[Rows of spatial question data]
·····

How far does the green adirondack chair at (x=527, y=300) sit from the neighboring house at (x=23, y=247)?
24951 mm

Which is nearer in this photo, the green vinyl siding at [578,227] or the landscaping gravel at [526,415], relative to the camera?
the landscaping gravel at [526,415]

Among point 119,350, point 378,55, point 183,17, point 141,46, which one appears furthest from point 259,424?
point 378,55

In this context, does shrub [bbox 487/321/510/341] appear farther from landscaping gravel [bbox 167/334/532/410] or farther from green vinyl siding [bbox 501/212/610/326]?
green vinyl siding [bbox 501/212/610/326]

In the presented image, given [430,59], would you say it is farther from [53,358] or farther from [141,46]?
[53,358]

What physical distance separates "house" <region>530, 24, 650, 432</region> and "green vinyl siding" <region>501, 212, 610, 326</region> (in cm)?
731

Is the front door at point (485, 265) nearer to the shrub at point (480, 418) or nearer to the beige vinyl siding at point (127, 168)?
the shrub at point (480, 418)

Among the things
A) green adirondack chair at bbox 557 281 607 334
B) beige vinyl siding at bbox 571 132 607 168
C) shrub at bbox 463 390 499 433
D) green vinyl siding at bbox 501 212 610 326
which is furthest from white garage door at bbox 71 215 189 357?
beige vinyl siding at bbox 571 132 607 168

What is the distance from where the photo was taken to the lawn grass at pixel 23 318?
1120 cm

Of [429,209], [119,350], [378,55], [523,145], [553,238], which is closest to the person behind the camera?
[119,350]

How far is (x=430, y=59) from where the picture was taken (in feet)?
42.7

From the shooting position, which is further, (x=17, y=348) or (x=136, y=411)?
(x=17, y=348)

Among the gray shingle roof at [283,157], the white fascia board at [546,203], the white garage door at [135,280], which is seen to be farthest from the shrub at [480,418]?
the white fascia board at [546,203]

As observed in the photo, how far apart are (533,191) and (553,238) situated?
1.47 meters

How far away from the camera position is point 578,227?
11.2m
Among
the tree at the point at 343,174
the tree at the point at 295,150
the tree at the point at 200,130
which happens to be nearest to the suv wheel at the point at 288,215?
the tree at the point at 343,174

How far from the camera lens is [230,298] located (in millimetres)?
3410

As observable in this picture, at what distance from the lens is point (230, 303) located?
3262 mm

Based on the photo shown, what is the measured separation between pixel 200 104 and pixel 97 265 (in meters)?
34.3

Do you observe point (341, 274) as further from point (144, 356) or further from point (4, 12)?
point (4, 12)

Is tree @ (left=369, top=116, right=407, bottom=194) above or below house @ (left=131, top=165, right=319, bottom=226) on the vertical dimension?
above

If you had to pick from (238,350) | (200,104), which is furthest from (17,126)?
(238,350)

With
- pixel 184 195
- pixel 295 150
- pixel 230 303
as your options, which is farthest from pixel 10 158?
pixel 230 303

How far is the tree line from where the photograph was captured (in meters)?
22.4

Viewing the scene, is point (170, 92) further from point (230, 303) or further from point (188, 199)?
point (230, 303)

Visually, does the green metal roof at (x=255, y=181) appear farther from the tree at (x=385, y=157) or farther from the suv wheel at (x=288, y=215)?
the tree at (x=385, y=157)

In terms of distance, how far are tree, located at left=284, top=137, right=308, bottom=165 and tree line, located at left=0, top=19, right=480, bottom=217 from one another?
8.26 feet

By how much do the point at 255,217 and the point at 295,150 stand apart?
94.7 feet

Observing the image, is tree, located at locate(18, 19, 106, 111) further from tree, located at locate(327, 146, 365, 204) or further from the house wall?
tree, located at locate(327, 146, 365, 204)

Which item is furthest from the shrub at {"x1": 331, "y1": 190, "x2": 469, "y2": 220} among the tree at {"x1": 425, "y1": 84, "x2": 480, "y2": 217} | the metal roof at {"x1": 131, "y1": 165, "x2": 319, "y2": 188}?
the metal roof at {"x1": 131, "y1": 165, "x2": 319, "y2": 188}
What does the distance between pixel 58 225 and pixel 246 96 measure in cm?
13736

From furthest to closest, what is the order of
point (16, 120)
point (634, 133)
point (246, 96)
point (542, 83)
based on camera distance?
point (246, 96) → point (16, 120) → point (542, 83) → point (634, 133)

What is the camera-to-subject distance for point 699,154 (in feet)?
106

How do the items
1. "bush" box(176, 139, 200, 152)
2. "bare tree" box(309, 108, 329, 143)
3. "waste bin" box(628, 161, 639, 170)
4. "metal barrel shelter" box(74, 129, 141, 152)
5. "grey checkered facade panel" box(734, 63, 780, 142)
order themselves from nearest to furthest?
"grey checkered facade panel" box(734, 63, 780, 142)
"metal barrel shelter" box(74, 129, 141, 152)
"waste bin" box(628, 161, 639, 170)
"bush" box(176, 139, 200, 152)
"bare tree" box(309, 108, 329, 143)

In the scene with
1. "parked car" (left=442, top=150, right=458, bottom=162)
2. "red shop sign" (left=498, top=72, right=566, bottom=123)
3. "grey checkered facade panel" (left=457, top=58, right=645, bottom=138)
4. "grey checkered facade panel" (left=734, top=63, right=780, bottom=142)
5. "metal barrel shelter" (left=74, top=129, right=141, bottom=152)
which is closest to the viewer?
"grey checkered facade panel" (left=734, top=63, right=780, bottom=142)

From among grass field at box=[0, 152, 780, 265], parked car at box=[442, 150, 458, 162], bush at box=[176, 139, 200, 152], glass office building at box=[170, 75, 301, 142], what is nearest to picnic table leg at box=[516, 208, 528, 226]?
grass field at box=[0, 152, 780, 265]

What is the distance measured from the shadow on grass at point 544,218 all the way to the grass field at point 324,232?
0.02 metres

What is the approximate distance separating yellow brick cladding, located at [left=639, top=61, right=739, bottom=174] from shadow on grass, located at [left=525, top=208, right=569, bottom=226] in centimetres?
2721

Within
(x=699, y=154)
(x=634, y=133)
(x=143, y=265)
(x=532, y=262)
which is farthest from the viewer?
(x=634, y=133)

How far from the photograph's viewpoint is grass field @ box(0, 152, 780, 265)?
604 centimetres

·····

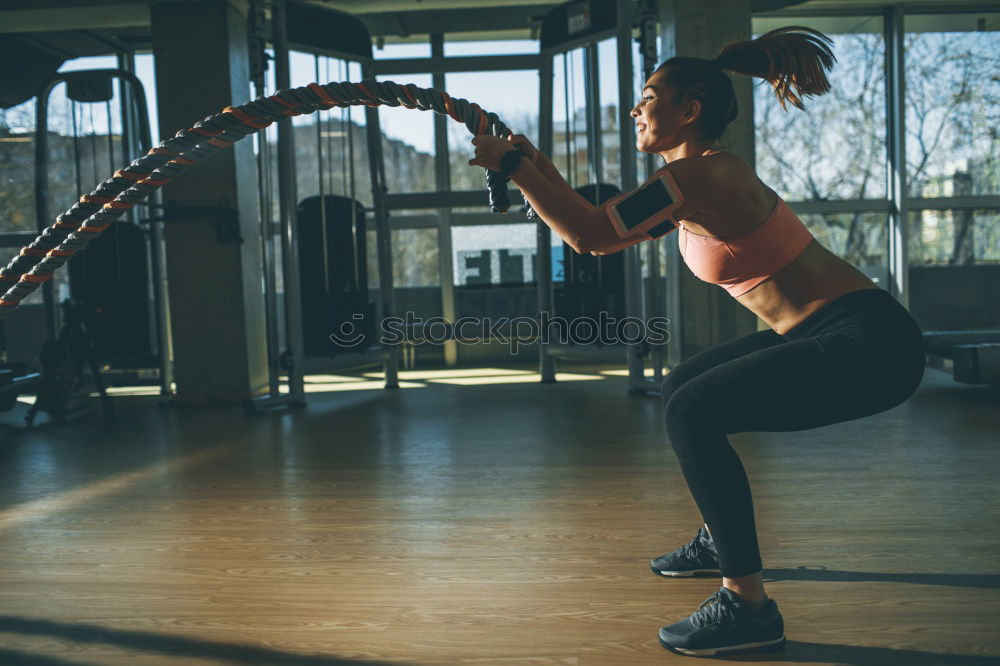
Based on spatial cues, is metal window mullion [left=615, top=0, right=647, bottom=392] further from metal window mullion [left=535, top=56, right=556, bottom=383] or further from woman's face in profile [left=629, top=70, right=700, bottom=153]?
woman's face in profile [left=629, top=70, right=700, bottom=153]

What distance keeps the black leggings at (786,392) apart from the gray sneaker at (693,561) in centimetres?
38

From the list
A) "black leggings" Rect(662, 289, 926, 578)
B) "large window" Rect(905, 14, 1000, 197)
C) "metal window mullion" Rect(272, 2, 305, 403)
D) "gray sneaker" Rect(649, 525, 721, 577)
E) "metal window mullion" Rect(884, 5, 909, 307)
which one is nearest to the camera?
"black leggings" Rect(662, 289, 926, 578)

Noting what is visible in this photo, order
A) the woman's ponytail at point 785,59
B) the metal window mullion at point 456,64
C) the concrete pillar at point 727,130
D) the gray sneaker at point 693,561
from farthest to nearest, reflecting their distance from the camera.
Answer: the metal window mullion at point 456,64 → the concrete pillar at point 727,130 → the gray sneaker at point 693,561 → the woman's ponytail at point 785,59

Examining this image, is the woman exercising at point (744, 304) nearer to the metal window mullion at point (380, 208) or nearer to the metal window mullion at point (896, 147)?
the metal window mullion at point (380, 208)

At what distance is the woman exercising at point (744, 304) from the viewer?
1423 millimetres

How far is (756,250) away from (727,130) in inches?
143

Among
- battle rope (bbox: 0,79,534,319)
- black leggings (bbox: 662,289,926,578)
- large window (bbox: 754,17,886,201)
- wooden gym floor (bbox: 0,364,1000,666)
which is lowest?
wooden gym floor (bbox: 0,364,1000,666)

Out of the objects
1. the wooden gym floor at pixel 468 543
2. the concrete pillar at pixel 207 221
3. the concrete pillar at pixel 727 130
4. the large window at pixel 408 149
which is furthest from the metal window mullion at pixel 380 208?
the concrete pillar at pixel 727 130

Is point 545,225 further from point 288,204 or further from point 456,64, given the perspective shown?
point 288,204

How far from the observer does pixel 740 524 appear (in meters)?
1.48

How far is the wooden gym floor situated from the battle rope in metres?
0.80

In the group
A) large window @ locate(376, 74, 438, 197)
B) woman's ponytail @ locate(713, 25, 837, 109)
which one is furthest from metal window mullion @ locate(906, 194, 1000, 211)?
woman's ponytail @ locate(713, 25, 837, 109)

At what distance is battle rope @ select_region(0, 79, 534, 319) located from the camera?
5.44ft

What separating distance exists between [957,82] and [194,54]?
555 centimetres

·····

[What you have to do] Swap "bush" for "shrub" in the material, starting at the line that has "How do the items" and stopping after the line that has "order themselves from nearest to furthest?". Leave everything else unchanged and return only those lines.

[The reply]
How do the items
1. "shrub" box(176, 139, 200, 152)
2. "bare tree" box(309, 108, 329, 143)
3. "waste bin" box(628, 161, 639, 170)
4. "metal barrel shelter" box(74, 129, 141, 152)
5. "grey checkered facade panel" box(734, 63, 780, 142)
order themselves from nearest to furthest?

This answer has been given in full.